There are three versions of this activity. The outcome for each activity is the same. All students are expected to create their own unique bug, illustrate their creation, label the parts of a bug, and answer questions based on their design. The vocabulary on each version differs.
Students that may struggle with this activity will be given a “Roll-a-Bug” sheet that uses numerals as opposed to number words. (Example: 4 circles instead of four circles). The graphic organizer for these students does not require them to add characteristics to the way that their bug lives but rather to answer questions based on their drawing. Questions will ask students to identify the amount of a characteristic. (Example: How many legs does your bug have?)
Students that perform on or near grade level must identify words such as ‘big’ and ‘small’ while advanced students must differentiate between the words ‘large, medium, and small’. Students that are given the “on grade level” graphic organizer are expected to identify what their bug eats, where it gets its food, how it travels. This requires them to think at a higher level about the bug they have drawn. If their bug has wings, it will fly from place to place. If it only has legs, it may hop or crawl.

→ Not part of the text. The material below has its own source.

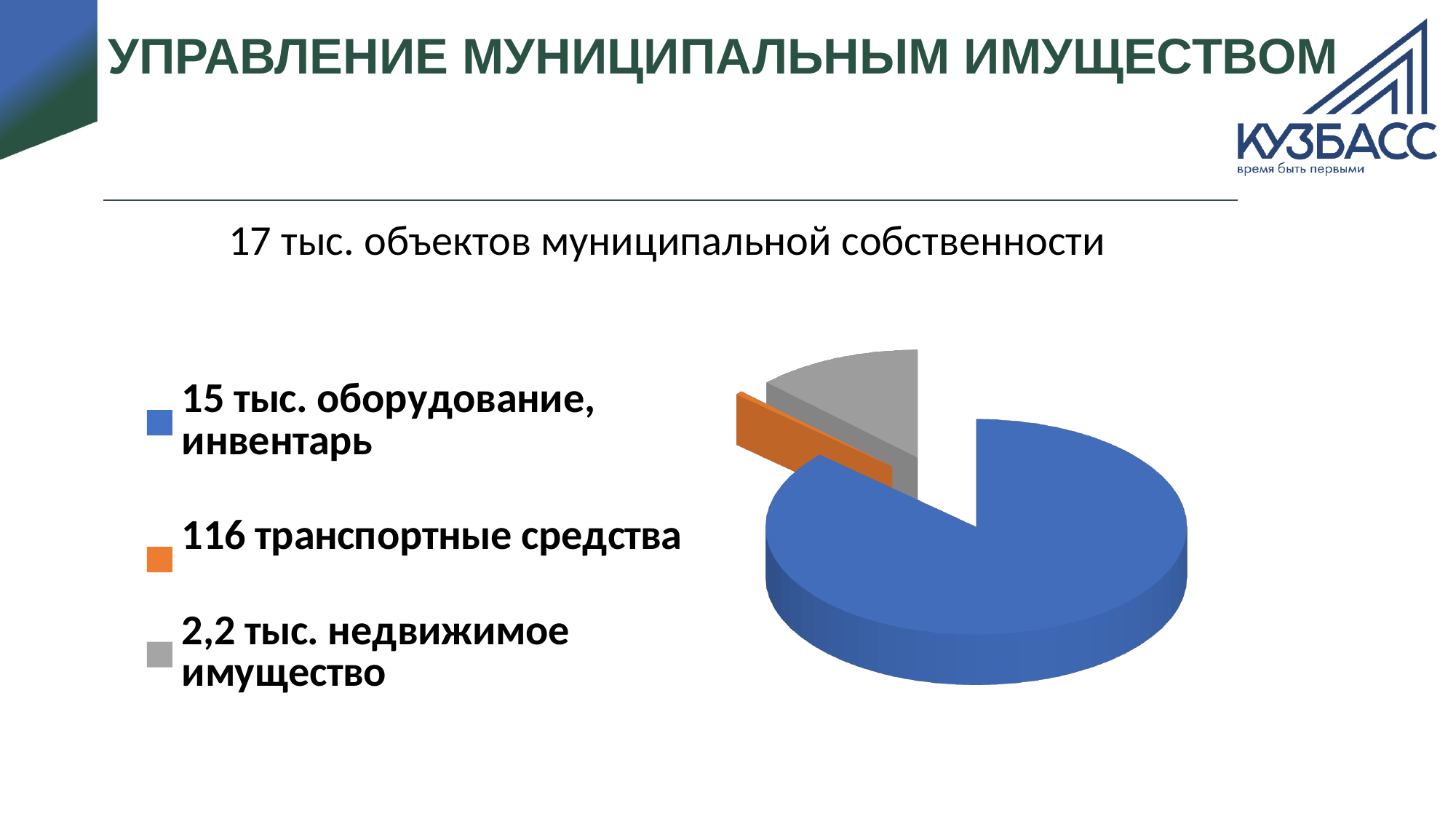
Which category has the smallest slice of the pie chart? транспортные средства What is the difference between the number of оборудование, инвентарь objects and недвижимое имущество objects? 12,8 тыс. How many транспортные средства are shown in the legend? 116 What kind of chart is shown on the slide? pie chart Which category has the largest slice of the pie chart? оборудование, инвентарь How many entries does the legend of the pie chart list? 3 How many objects of оборудование, инвентарь are shown in the legend? 15 тыс. What total number of municipal property objects is stated above the chart? 17 тыс. How many objects of недвижимое имущество are shown in the legend? 2,2 тыс. How many slices does the pie chart have? 3 What colour is the slice for транспортные средства? orange Which is larger: the slice for недвижимое имущество or the slice for транспортные средства? недвижимое имущество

The students that are more advanced will receive a “Roll-a-Bug” sheet that requires them to add a specific type of leg to their bug. (Example: ‘Two long legs’ instead of ‘two legs’). These students will also receive a differentiated graphic organizer. They will answer similar questions to students “on grade level” but with two critical thinking questions. One question requires them to determine if their bug will be harmful to humans and in what manner. Another question requires them to compare their fictional bug to a real bug (spider). Depending on the outcome of their rolls, their bug may be very similar to a spider or very different. These students are expected to use appropriate terms to explain their reasoning.